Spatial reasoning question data
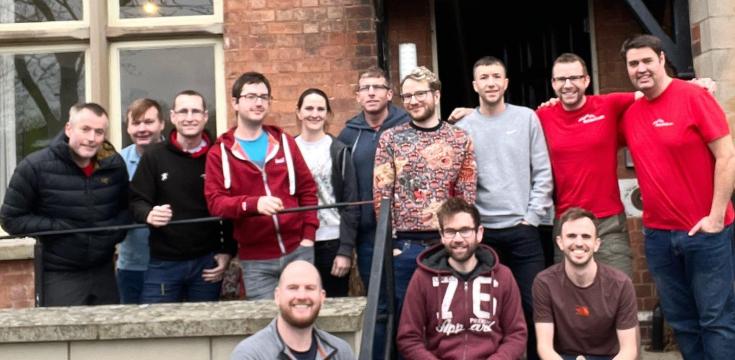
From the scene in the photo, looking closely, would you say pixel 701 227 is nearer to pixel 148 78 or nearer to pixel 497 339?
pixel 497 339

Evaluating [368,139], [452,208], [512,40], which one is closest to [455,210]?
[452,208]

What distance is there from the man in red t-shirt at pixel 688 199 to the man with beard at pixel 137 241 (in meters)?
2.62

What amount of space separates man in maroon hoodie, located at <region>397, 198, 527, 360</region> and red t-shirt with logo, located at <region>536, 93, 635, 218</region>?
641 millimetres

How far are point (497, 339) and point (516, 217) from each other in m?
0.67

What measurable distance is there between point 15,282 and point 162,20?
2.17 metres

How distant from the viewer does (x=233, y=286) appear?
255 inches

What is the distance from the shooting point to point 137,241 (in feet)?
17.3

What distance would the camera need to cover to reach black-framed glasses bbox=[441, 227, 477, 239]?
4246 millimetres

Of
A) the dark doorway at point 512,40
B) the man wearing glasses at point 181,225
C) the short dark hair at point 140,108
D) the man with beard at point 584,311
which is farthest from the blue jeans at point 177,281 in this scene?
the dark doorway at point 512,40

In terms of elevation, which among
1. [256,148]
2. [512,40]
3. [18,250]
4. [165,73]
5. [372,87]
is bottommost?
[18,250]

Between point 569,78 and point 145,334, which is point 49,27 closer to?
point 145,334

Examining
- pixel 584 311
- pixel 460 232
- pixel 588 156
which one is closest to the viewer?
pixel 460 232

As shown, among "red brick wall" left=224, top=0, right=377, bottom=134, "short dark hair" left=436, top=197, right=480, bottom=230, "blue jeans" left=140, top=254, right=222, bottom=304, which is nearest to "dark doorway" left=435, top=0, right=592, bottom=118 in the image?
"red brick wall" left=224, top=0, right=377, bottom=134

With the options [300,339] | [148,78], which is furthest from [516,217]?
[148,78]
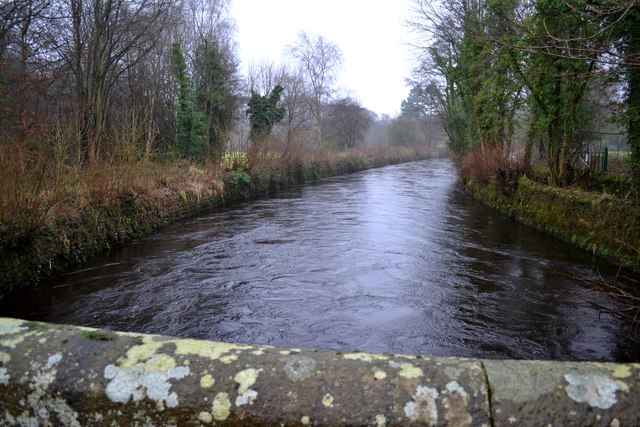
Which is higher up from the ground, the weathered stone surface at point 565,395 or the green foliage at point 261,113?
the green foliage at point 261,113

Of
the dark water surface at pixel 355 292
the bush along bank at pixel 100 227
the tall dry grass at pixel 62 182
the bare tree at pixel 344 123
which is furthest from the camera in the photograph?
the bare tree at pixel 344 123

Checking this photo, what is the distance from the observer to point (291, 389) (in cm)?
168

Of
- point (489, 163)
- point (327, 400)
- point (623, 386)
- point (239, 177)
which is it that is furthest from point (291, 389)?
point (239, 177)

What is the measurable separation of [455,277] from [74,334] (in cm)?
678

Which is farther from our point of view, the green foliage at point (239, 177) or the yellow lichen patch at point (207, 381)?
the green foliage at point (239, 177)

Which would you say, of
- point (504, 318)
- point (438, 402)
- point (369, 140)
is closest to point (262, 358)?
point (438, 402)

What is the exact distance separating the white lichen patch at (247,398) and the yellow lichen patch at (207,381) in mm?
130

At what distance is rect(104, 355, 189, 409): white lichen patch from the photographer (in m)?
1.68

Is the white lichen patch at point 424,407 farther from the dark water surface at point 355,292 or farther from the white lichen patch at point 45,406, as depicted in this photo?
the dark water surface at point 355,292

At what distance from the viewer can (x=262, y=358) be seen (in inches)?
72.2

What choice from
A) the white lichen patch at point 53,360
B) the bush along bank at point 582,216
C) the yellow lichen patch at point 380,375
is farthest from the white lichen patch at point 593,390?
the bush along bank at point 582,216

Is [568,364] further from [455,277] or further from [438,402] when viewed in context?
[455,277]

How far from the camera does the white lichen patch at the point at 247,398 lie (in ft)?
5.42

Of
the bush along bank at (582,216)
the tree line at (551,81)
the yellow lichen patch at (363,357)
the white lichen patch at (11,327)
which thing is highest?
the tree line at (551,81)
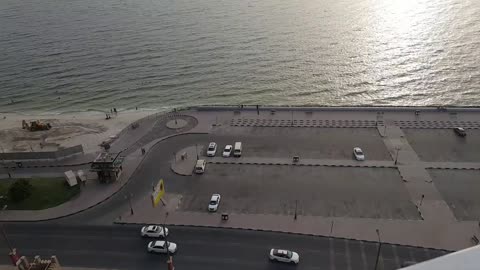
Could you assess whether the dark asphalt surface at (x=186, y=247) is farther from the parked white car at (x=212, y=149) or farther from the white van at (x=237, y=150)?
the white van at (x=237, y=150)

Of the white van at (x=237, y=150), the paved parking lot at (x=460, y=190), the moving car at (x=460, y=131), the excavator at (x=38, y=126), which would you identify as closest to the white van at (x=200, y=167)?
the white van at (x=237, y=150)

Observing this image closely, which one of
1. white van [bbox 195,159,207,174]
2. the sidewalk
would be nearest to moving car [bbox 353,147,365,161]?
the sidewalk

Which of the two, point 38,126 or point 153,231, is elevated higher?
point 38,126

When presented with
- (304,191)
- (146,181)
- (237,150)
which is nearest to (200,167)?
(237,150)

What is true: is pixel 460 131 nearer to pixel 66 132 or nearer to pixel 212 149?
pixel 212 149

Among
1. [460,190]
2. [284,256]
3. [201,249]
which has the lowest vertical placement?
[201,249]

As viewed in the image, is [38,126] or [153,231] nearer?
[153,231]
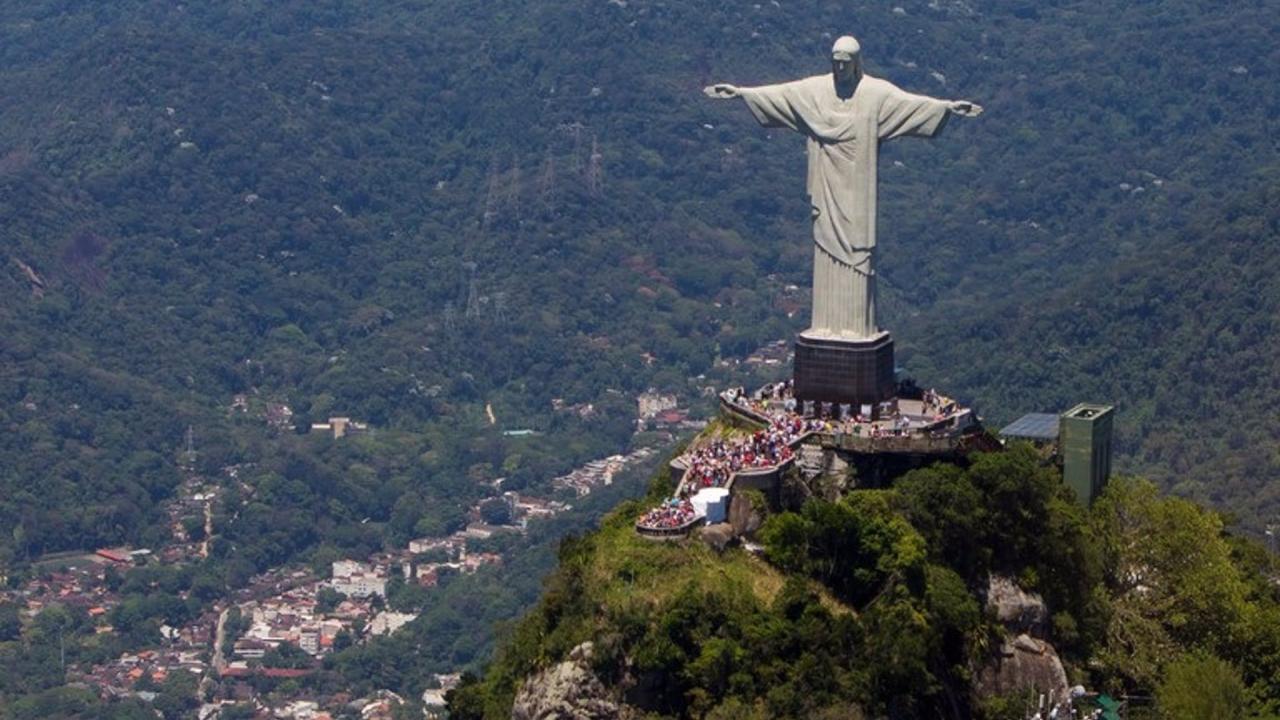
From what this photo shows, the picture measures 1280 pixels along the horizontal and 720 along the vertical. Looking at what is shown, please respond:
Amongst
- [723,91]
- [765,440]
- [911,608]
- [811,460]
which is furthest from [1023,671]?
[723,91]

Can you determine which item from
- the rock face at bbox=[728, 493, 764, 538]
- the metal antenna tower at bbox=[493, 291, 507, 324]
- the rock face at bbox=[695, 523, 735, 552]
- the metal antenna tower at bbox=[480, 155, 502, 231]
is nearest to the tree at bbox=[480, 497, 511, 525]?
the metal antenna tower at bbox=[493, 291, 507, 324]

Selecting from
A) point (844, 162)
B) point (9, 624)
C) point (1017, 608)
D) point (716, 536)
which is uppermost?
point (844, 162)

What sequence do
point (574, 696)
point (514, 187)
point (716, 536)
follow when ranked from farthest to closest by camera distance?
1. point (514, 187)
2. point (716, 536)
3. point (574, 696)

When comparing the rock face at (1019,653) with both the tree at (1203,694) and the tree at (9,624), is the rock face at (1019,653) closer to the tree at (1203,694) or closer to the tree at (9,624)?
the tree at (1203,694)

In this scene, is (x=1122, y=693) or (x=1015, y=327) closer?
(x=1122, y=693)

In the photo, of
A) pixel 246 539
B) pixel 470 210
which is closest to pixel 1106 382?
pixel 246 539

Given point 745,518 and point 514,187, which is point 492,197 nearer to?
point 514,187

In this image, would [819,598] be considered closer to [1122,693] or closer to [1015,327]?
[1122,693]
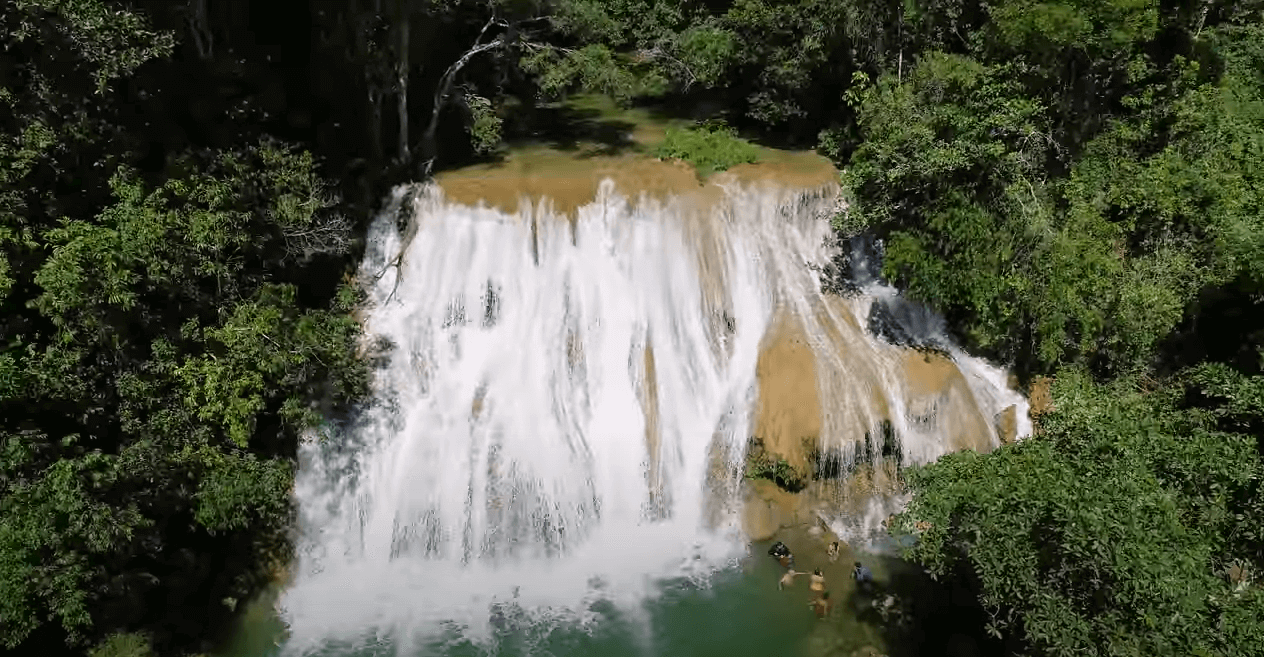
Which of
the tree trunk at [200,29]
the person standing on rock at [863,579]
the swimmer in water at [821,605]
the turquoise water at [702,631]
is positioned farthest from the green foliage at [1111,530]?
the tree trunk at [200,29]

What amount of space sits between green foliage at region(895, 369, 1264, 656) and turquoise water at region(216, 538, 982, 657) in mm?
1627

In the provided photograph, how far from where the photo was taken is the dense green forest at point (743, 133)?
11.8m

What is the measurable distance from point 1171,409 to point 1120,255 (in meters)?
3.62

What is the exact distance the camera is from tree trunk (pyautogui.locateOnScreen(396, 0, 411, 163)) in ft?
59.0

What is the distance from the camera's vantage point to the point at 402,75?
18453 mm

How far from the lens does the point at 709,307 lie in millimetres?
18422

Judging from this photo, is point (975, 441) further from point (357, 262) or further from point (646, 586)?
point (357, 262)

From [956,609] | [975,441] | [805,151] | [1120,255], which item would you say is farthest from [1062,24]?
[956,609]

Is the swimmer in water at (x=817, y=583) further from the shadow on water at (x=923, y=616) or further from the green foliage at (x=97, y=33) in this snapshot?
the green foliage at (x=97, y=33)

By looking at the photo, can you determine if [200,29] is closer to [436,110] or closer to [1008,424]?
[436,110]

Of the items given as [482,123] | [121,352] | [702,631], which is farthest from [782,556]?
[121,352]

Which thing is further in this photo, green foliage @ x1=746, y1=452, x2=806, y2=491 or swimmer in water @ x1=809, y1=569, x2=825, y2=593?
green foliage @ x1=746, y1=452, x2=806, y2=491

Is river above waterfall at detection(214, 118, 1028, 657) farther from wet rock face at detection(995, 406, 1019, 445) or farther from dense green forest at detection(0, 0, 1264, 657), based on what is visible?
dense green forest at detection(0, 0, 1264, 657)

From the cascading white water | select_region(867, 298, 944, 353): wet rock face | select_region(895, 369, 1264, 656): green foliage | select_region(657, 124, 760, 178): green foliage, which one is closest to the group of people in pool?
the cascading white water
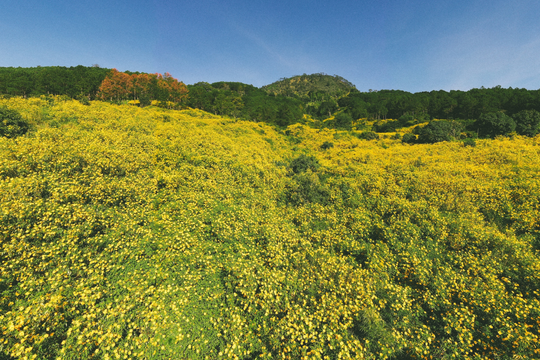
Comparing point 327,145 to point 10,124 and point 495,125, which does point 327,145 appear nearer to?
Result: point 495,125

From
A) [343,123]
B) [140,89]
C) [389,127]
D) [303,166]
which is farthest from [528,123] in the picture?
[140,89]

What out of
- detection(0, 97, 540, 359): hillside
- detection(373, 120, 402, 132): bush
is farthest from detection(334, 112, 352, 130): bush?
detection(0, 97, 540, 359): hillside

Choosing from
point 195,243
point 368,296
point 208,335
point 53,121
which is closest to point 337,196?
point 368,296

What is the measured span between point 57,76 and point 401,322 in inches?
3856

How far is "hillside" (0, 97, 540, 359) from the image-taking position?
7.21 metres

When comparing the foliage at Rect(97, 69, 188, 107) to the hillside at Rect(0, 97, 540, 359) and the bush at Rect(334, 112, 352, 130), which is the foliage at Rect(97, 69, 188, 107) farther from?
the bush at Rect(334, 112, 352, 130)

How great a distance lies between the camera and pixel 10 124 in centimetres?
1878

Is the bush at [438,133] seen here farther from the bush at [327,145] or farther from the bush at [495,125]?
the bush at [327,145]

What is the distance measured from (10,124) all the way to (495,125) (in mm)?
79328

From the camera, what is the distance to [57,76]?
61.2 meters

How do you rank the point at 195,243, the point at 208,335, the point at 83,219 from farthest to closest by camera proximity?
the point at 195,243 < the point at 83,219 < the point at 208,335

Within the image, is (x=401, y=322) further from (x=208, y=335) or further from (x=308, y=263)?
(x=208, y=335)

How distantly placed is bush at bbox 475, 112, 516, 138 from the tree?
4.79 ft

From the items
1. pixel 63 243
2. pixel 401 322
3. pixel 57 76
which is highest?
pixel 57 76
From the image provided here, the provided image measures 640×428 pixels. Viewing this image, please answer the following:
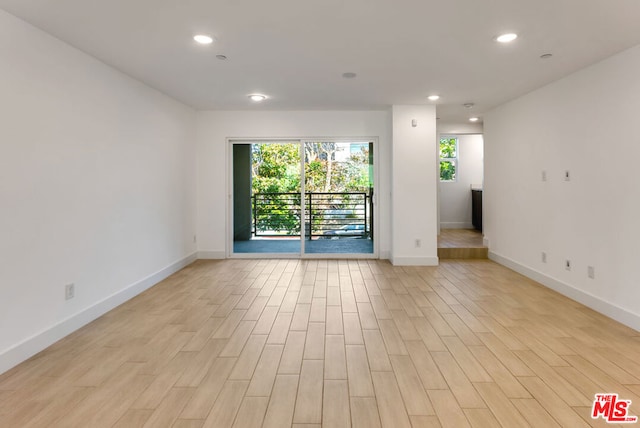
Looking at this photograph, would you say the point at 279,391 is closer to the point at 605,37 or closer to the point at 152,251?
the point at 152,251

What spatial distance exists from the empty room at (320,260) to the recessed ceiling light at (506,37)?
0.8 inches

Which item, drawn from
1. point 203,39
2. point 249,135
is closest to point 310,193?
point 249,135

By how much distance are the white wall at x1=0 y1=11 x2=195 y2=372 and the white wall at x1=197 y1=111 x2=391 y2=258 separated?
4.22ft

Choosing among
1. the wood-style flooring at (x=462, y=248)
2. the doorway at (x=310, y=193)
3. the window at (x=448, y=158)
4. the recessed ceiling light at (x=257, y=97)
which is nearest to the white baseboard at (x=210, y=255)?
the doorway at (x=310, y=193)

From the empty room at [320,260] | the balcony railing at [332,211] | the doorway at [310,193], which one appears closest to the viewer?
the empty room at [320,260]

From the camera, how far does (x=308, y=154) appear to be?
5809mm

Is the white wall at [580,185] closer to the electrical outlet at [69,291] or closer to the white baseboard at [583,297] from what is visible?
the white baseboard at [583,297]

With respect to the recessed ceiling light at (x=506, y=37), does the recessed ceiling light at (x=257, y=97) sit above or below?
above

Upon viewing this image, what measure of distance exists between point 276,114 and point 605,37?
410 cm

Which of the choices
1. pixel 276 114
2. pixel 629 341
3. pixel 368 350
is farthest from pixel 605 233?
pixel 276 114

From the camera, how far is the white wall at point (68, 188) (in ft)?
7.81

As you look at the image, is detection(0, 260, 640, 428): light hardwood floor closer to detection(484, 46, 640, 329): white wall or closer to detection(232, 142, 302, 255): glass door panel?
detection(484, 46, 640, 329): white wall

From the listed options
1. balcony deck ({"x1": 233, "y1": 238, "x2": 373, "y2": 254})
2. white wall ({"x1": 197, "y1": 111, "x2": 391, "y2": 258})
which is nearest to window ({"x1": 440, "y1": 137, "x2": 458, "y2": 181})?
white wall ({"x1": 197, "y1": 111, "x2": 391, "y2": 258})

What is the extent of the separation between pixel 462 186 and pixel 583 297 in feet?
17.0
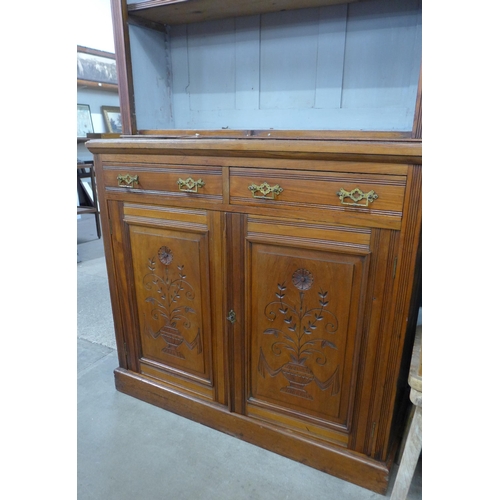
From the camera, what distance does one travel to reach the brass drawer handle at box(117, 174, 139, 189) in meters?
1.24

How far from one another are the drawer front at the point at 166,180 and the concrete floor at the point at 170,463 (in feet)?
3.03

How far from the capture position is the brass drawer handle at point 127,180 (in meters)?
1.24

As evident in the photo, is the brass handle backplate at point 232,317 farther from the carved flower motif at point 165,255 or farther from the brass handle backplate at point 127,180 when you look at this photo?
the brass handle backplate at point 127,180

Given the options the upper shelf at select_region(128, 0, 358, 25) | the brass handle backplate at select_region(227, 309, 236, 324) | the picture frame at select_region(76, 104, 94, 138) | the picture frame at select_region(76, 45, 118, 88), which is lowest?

» Task goal
Please quote the records above exactly, beginning at the line that contains "From the empty room at [320,260]" and ending at their last line. Leave the pictures out.

» Solution to this task
From the empty room at [320,260] | the balcony railing at [332,211] | the doorway at [310,193], which one appears closest to the viewer?
the empty room at [320,260]

From the camera, how far does (x=308, y=154) appear to be?
5809mm

Is the white wall at [580,185] closer to the electrical outlet at [69,291] or closer to the white baseboard at [583,297] from what is visible?
the white baseboard at [583,297]

With respect to the recessed ceiling light at (x=506, y=37), does the recessed ceiling light at (x=257, y=97) sit above or below?
above

Upon viewing this image, what measure of distance exists between point 276,114 and point 605,37?
410 cm

Which of the choices
1. pixel 276 114
2. pixel 629 341
3. pixel 368 350
is farthest from pixel 605 233?
pixel 276 114

From the camera, how far is the white wall at point (68, 188) (in ft)?
7.81

As you look at the image, is detection(0, 260, 640, 428): light hardwood floor closer to detection(484, 46, 640, 329): white wall or closer to detection(232, 142, 302, 255): glass door panel?
detection(484, 46, 640, 329): white wall

From the listed options
1. balcony deck ({"x1": 233, "y1": 238, "x2": 373, "y2": 254})
2. white wall ({"x1": 197, "y1": 111, "x2": 391, "y2": 258})
which is nearest to window ({"x1": 440, "y1": 137, "x2": 458, "y2": 181})?
white wall ({"x1": 197, "y1": 111, "x2": 391, "y2": 258})

What is the extent of the separation between pixel 462 186 and pixel 583 297 in feet?
17.0
From the camera, what distance does one travel to reach the brass drawer handle at box(117, 174, 139, 189) in meters?
1.24

How far from one another are the drawer front at the point at 166,180 and the concrete floor at the point at 170,463 (in feet)?
3.03

How far from the capture position is the brass drawer handle at point 127,180 (in meters)?
1.24

As evident in the photo, is the brass handle backplate at point 232,317 farther from the carved flower motif at point 165,255 or farther from the brass handle backplate at point 127,180 when you look at this photo?
the brass handle backplate at point 127,180

Given the options the upper shelf at select_region(128, 0, 358, 25) | the brass handle backplate at select_region(227, 309, 236, 324) | the picture frame at select_region(76, 104, 94, 138) | the picture frame at select_region(76, 45, 118, 88), which is lowest?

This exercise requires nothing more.